Vignette 3: Introduction to the localize function

library(locaR)

The locaR package is designed to work with any synchronized recordings via the localize() function. However, many of the functions, most notably the localizeSingle() and localizeMultiple() functions, have been written specifically to work with Wildlife Acoustics (SM3 or SM4TS) recordings; those functions are intended to ease the user’s data wrangling and data management burden. Even if those functions are used, the final localization is conducted via a call to the localize() function. Therefore, users should understand how the localize() function works. This vignette aims to provide that basic understanding by way of a worked example.

The localize() function.

The main difference between localize() and localizeSingle() or localizeMultiple() is that localize() requires more data wrangling by the user. This requires a bit more knowledge of R (reading .wav files, writing loops, etc.), but has the advantage that it is much more flexible. Whereas the localizeSingle() or localizeMultiple() only work with Wildlife Acoustics data, the localize() function is agnostic to the original data source. This broadens the utility of the locaR package beyond Wildlife Acoustics users, to make it generally useful for any sound localization application.

Prelude: The example data.

Example data included with the locaR package was collected from nine synchronized recordings with Wildlife Acoustics SM3 units (with GPS attachment). The basic layout of microphones was in a square 3x3 grid, with adjacent microphones separated by 40 meters.
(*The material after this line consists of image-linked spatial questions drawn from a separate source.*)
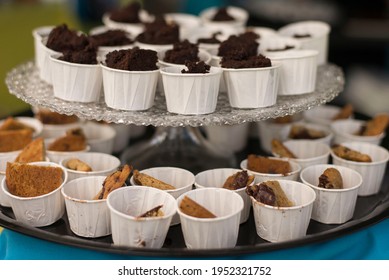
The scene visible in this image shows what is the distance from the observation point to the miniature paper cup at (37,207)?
176 cm

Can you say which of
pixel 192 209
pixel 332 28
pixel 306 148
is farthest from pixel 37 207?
pixel 332 28

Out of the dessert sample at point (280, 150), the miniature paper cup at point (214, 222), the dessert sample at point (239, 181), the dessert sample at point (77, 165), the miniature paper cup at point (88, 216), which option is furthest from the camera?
the dessert sample at point (280, 150)

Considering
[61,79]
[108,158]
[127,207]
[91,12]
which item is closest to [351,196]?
[127,207]

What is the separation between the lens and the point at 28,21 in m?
4.48

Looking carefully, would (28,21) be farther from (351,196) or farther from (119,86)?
(351,196)

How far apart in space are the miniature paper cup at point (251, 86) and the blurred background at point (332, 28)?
2.07 meters

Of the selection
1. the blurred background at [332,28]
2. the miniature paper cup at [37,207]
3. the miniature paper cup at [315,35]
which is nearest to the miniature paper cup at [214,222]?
the miniature paper cup at [37,207]

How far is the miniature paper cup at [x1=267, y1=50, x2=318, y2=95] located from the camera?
199 centimetres

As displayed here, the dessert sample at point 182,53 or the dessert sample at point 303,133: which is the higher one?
the dessert sample at point 182,53

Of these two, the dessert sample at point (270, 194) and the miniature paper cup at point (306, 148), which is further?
the miniature paper cup at point (306, 148)

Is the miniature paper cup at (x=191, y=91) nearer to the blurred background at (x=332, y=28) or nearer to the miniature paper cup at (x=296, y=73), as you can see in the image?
the miniature paper cup at (x=296, y=73)

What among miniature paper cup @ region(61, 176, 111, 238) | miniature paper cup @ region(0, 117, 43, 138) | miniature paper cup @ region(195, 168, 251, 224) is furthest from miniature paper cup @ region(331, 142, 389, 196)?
miniature paper cup @ region(0, 117, 43, 138)

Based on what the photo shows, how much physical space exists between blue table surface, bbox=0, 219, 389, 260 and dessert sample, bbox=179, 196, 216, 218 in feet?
0.41

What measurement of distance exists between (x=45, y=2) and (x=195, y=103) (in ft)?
10.2
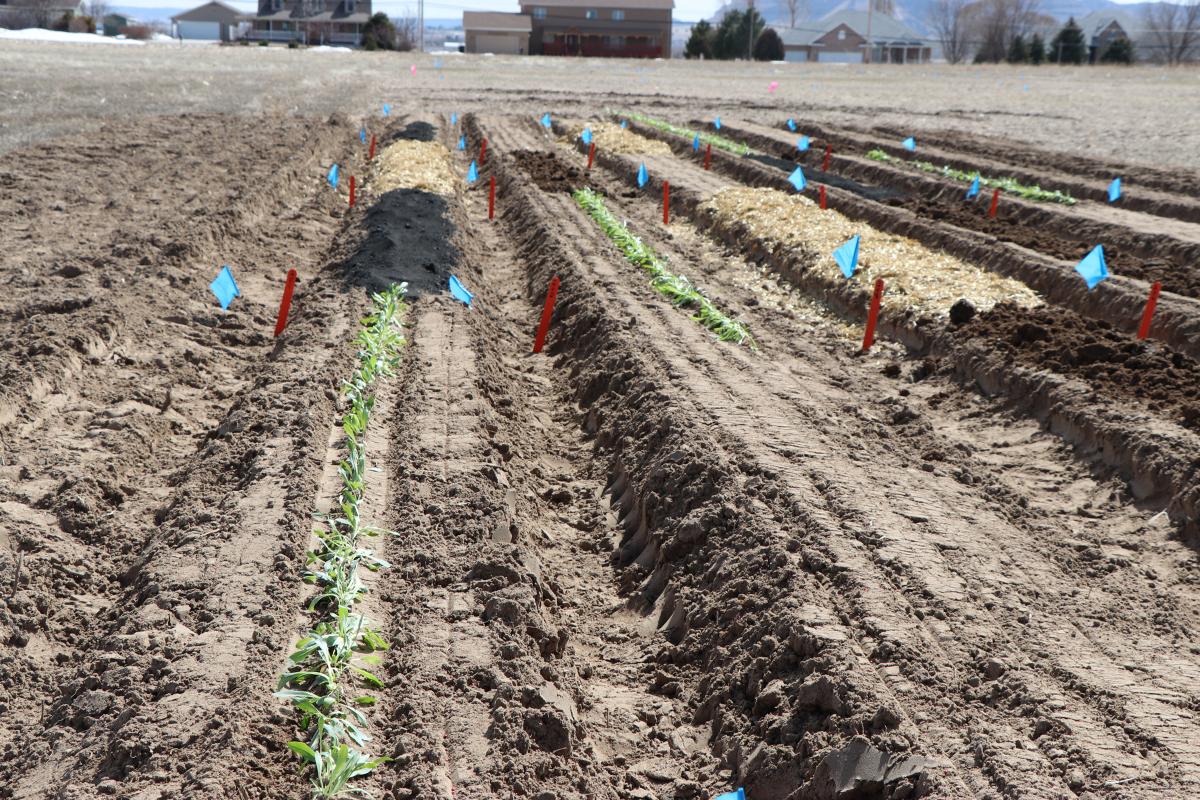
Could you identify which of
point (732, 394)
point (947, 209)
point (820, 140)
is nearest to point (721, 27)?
point (820, 140)

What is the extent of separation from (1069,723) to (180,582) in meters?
4.01

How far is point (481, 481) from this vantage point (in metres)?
6.35

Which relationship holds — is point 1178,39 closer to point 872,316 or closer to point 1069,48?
point 1069,48

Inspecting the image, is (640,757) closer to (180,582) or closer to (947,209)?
(180,582)

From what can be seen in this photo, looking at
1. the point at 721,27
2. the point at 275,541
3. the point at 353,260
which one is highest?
the point at 721,27

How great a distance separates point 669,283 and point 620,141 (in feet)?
42.9

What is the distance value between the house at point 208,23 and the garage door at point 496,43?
104 ft

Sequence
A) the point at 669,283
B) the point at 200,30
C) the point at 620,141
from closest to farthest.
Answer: the point at 669,283, the point at 620,141, the point at 200,30

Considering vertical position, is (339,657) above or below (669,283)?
below

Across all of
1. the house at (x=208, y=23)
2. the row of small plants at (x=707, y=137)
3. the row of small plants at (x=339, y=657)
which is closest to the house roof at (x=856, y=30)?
the house at (x=208, y=23)

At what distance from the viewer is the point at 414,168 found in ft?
59.0

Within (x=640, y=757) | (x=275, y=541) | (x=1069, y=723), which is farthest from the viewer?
(x=275, y=541)

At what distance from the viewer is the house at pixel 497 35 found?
265 ft

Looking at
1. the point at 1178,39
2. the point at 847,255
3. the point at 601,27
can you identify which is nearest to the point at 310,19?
the point at 601,27
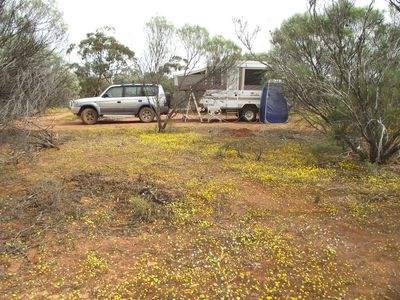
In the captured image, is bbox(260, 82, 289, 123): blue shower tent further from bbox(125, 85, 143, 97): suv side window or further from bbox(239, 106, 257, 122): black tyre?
bbox(125, 85, 143, 97): suv side window

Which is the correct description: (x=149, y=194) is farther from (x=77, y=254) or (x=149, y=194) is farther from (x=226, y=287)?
(x=226, y=287)

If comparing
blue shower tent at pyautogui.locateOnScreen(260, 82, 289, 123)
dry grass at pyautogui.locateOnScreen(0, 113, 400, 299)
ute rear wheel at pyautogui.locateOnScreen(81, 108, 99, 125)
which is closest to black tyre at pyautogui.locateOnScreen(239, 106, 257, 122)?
blue shower tent at pyautogui.locateOnScreen(260, 82, 289, 123)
Thus the array covers approximately 0.64 hectares. The environment was a mix of wetlands and forest, and the target species were birds. The example data is only seven seconds long, but contains seven sounds of interest. Note that the example data was converted to .mp3 format to reduce the size of the package; these become Wave objects once read into R.

To access the location of the data, use the system.file() function, as follows:

f <- list.files(system.file('extdata', package = 'locaR'), pattern = '.mp3', full.names = T)
basename(f)
#> [1] "Ex-1_0+1_20200617$090000.mp3" "Ex-2_0+1_20200617$090000.mp3"
#> [3] "Ex-3_0+1_20200617$090000.mp3" "Ex-4_0+1_20200617$090000.mp3"
#> [5] "Ex-5_0+1_20200617$090000.mp3" "Ex-6_0+1_20200617$090000.mp3"
#> [7] "Ex-7_0+1_20200617$090000.mp3" "Ex-8_0+1_20200617$090000.mp3"
#> [9] "Ex-9_0+1_20200617$090000.mp3"

Arranging data for input to the localize function involves three steps: 1) create a named list of Wave objects; 2) arrange the microphone coordinates in a data frame; and 3) specify several pieces of ancillary information.

Step 1: Create a named list of Wave objects.

This step is the most laborious, because generally speaking the .wav files we work with are long and contain many sounds from many sources. Localizing the entire file would produce nonsensical results. Instead, what we need to do is extract one relevant portion of the .wav file at a time, and feed it into the localize function.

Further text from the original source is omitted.